I'd define the system as only the liquid, and just specify the temperatures on the sides. You've got enough complicated physics going on inside the vessel.

The way I see it, you have three difficulties:

1. the spatial variation in the model, as it will be far from perfectly mixed
2. the phase change, which deposits a lot of heat at the freezing interface, and
3. natural convection and fluid mixing, as each species will have its own density/temperature curve.

I'd say start with a lumped model (ignore 1 and 3), then move on to a 3D model without phase change (ignore 2 and 3), then use your experience to try to develop and understand a 3D model with phase change (ignore 3). Convection and fluid mixing is by far the hardest part. Although you can treat it numerically, the answers from the 3D phase change model should be fairly reasonable.

 

[Ataghan]

It's not clear what you mean by equilibrium because as the temperature of the liquid falls so does the rate of heat loss. It will only reach equilibrium with the cold room at t=∞. You would need to define at what point it was considered "close enough"...
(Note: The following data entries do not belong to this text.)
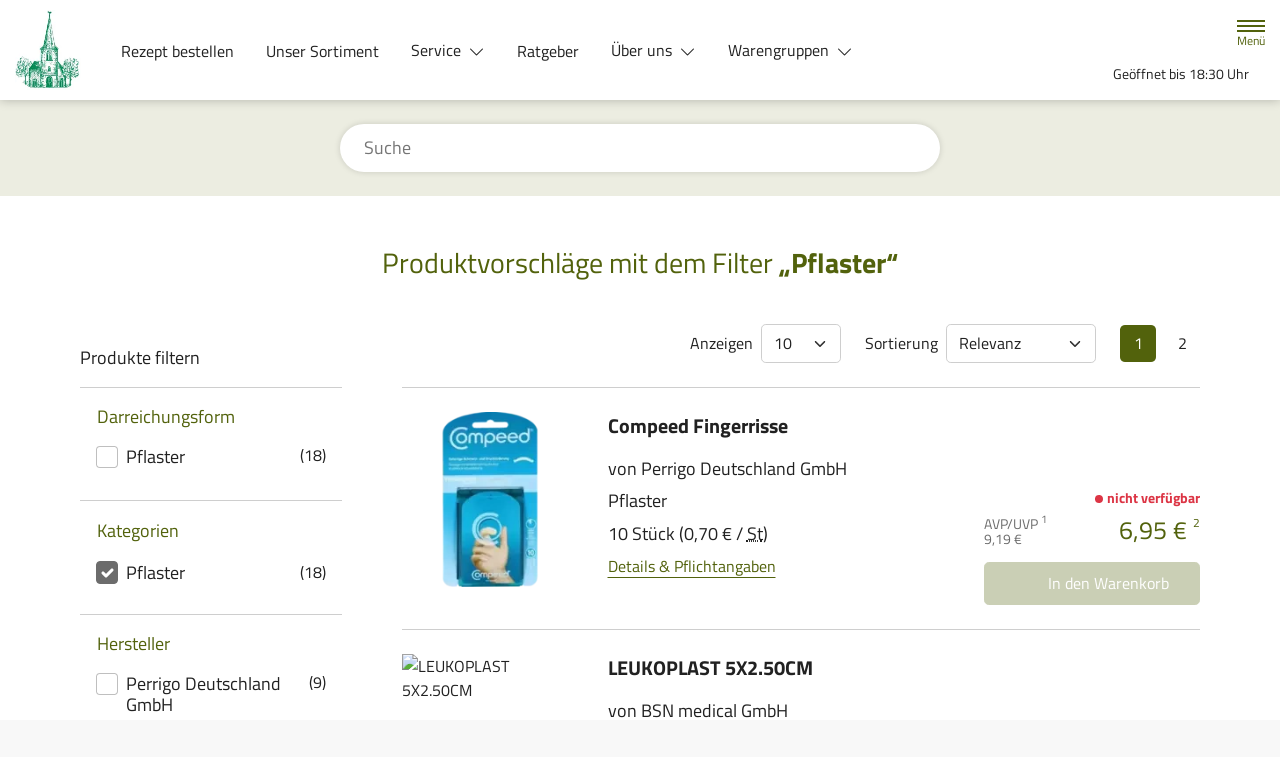

--- FILE ---
content_type: application/javascript
request_url: https://www.st-urban-apotheke.de/modern-build/runtime.c8688a63.js
body_size: 2076
content:
try{let e="undefined"!=typeof window?window:"undefined"!=typeof global?global:"undefined"!=typeof globalThis?globalThis:"undefined"!=typeof self?self:{},n=(new e.Error).stack;n&&(e._sentryDebugIds=e._sentryDebugIds||{},e._sentryDebugIds[n]="f9dc3755-c1ac-4689-92fe-81124b6ab5d5",e._sentryDebugIdIdentifier="sentry-dbid-f9dc3755-c1ac-4689-92fe-81124b6ab5d5")}catch(e){}("undefined"!=typeof window?window:"undefined"!=typeof global?global:"undefined"!=typeof globalThis?globalThis:"undefined"!=typeof self?self:{}).SENTRY_RELEASE={id:"v258.1-0-ga9e8830"};(()=>{"use strict";var deferred,inProgress,__webpack_modules__={},__webpack_module_cache__={};function __webpack_require__(moduleId){var cachedModule=__webpack_module_cache__[moduleId];if(void 0!==cachedModule)return cachedModule.exports;var module=__webpack_module_cache__[moduleId]={exports:{}};return __webpack_modules__[moduleId].call(module.exports,module,module.exports,__webpack_require__),module.exports}__webpack_require__.m=__webpack_modules__,deferred=[],__webpack_require__.O=(result,chunkIds,fn,priority)=>{if(!chunkIds){var notFulfilled=1/0;for(i=0;i<deferred.length;i++){for(var[chunkIds,fn,priority]=deferred[i],fulfilled=!0,j=0;j<chunkIds.length;j++)(!1&priority||notFulfilled>=priority)&&Object.keys(__webpack_require__.O).every(key=>__webpack_require__.O[key](chunkIds[j]))?chunkIds.splice(j--,1):(fulfilled=!1,priority<notFulfilled&&(notFulfilled=priority));if(fulfilled){deferred.splice(i--,1);var r=fn();void 0!==r&&(result=r)}}return result}priority=priority||0;for(var i=deferred.length;i>0&&deferred[i-1][2]>priority;i--)deferred[i]=deferred[i-1];deferred[i]=[chunkIds,fn,priority]},__webpack_require__.n=module=>{var getter=module&&module.__esModule?()=>module.default:()=>module;return __webpack_require__.d(getter,{a:getter}),getter},__webpack_require__.d=(exports,definition)=>{for(var key in definition)__webpack_require__.o(definition,key)&&!__webpack_require__.o(exports,key)&&Object.defineProperty(exports,key,{enumerable:!0,get:definition[key]})},__webpack_require__.f={},__webpack_require__.e=chunkId=>Promise.all(Object.keys(__webpack_require__.f).reduce((promises,key)=>(__webpack_require__.f[key](chunkId,promises),promises),[])),__webpack_require__.u=chunkId=>chunkId+"."+{37:"649d54ce",72:"96e614ab",97:"cf02ea64",102:"5cf998e8",108:"9f55605a",158:"86b57432",179:"aa9151f9",225:"40a6e834",227:"4dc27db4",299:"0ab8ca88",304:"c8c2dd2b",350:"e2e1a255",392:"005a309f",436:"c2efbed7",448:"549654db",531:"f0e62558",532:"f5b77b6a",555:"44763fb8",614:"08535915",675:"e2821e9e",690:"cff33946",707:"dcb5d670",774:"96bd15e0",826:"646a7937",894:"cc1daea2",906:"741ea5c1",907:"88ef1a4d"}[chunkId]+".js",__webpack_require__.miniCssF=chunkId=>{},__webpack_require__.g=function(){if("object"==typeof globalThis)return globalThis;try{return this||new Function("return this")()}catch(e){if("object"==typeof window)return window}}(),__webpack_require__.o=(obj,prop)=>Object.prototype.hasOwnProperty.call(obj,prop),inProgress={},__webpack_require__.l=(url,done,key,chunkId)=>{if(inProgress[url])inProgress[url].push(done);else{var script,needAttach;if(void 0!==key)for(var scripts=document.getElementsByTagName("script"),i=0;i<scripts.length;i++){var s=scripts[i];if(s.getAttribute("src")==url){script=s;break}}script||(needAttach=!0,(script=document.createElement("script")).charset="utf-8",__webpack_require__.nc&&script.setAttribute("nonce",__webpack_require__.nc),script.src=url),inProgress[url]=[done];var onScriptComplete=(prev,event)=>{script.onerror=script.onload=null,clearTimeout(timeout);var doneFns=inProgress[url];if(delete inProgress[url],script.parentNode&&script.parentNode.removeChild(script),doneFns&&doneFns.forEach(fn=>fn(event)),prev)return prev(event)},timeout=setTimeout(onScriptComplete.bind(null,void 0,{type:"timeout",target:script}),12e4);script.onerror=onScriptComplete.bind(null,script.onerror),script.onload=onScriptComplete.bind(null,script.onload),needAttach&&document.head.appendChild(script)}},__webpack_require__.r=exports=>{"undefined"!=typeof Symbol&&Symbol.toStringTag&&Object.defineProperty(exports,Symbol.toStringTag,{value:"Module"}),Object.defineProperty(exports,"__esModule",{value:!0})},__webpack_require__.p="/modern-build/",(()=>{var installedChunks={121:0};__webpack_require__.f.j=(chunkId,promises)=>{var installedChunkData=__webpack_require__.o(installedChunks,chunkId)?installedChunks[chunkId]:void 0;if(0!==installedChunkData)if(installedChunkData)promises.push(installedChunkData[2]);else if(121!=chunkId){var promise=new Promise((resolve,reject)=>installedChunkData=installedChunks[chunkId]=[resolve,reject]);promises.push(installedChunkData[2]=promise);var url=__webpack_require__.p+__webpack_require__.u(chunkId),error=new Error;__webpack_require__.l(url,event=>{if(__webpack_require__.o(installedChunks,chunkId)&&(0!==(installedChunkData=installedChunks[chunkId])&&(installedChunks[chunkId]=void 0),installedChunkData)){var errorType=event&&("load"===event.type?"missing":event.type),realSrc=event&&event.target&&event.target.src;error.message="Loading chunk "+chunkId+" failed.\n("+errorType+": "+realSrc+")",error.name="ChunkLoadError",error.type=errorType,error.request=realSrc,installedChunkData[1](error)}},"chunk-"+chunkId,chunkId)}else installedChunks[chunkId]=0},__webpack_require__.O.j=chunkId=>0===installedChunks[chunkId];var webpackJsonpCallback=(parentChunkLoadingFunction,data)=>{var moduleId,chunkId,[chunkIds,moreModules,runtime]=data,i=0;if(chunkIds.some(id=>0!==installedChunks[id])){for(moduleId in moreModules)__webpack_require__.o(moreModules,moduleId)&&(__webpack_require__.m[moduleId]=moreModules[moduleId]);if(runtime)var result=runtime(__webpack_require__)}for(parentChunkLoadingFunction&&parentChunkLoadingFunction(data);i<chunkIds.length;i++)chunkId=chunkIds[i],__webpack_require__.o(installedChunks,chunkId)&&installedChunks[chunkId]&&installedChunks[chunkId][0](),installedChunks[chunkId]=0;return __webpack_require__.O(result)},chunkLoadingGlobal=self.webpackChunk=self.webpackChunk||[];chunkLoadingGlobal.forEach(webpackJsonpCallback.bind(null,0)),chunkLoadingGlobal.push=webpackJsonpCallback.bind(null,chunkLoadingGlobal.push.bind(chunkLoadingGlobal))})()})();
//# sourceMappingURL=runtime.c8688a63.js.map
By equilibrium I mean that the temperature of the liquid and container walls was the same as the air temp in the chamber. That was of course a simplification of the actual situation. The thermal equilibrium requirement is actual not my idea, it's something imposed by testing parameters. The problem is that the person imposing is unaware of the complexity.

 

[Ataghan]

I'd define the system as only the liquid, and just specify the temperatures on the sides. You've got enough complicated physics going on inside the vessel.

The way I see it, you have three difficulties:

1. the spatial variation in the model, as it will be far from perfectly mixed
2. the phase change, which deposits a lot of heat at the freezing interface, and
3. natural convection and fluid mixing, as each species will have its own density/temperature curve.

I'd say start with a lumped model (ignore 1 and 3), then move on to a 3D model without phase change (ignore 2 and 3), then use your experience to try to develop and understand a 3D model with phase change (ignore 3). Convection and fluid mixing is by far the hardest part. Although you can treat it numerically, the answers from the 3D phase change model should be fairly reasonable.

What I have decided to do is use a CFD module in Autodesk's Inventor software. I'll combine those results with the experimental data I collected. I have seen the software in action and I should be able to model it based on your suggestions. I appreciate the feedback I've gotten, some of my suspicions have been confirmed and my memory has been jogged. Thanks folks.

 

[mikeph]

might be slightly more complicated modelling moving freezing fronts, but if the CFD software is good it's possible. And convection should be coupled automatically.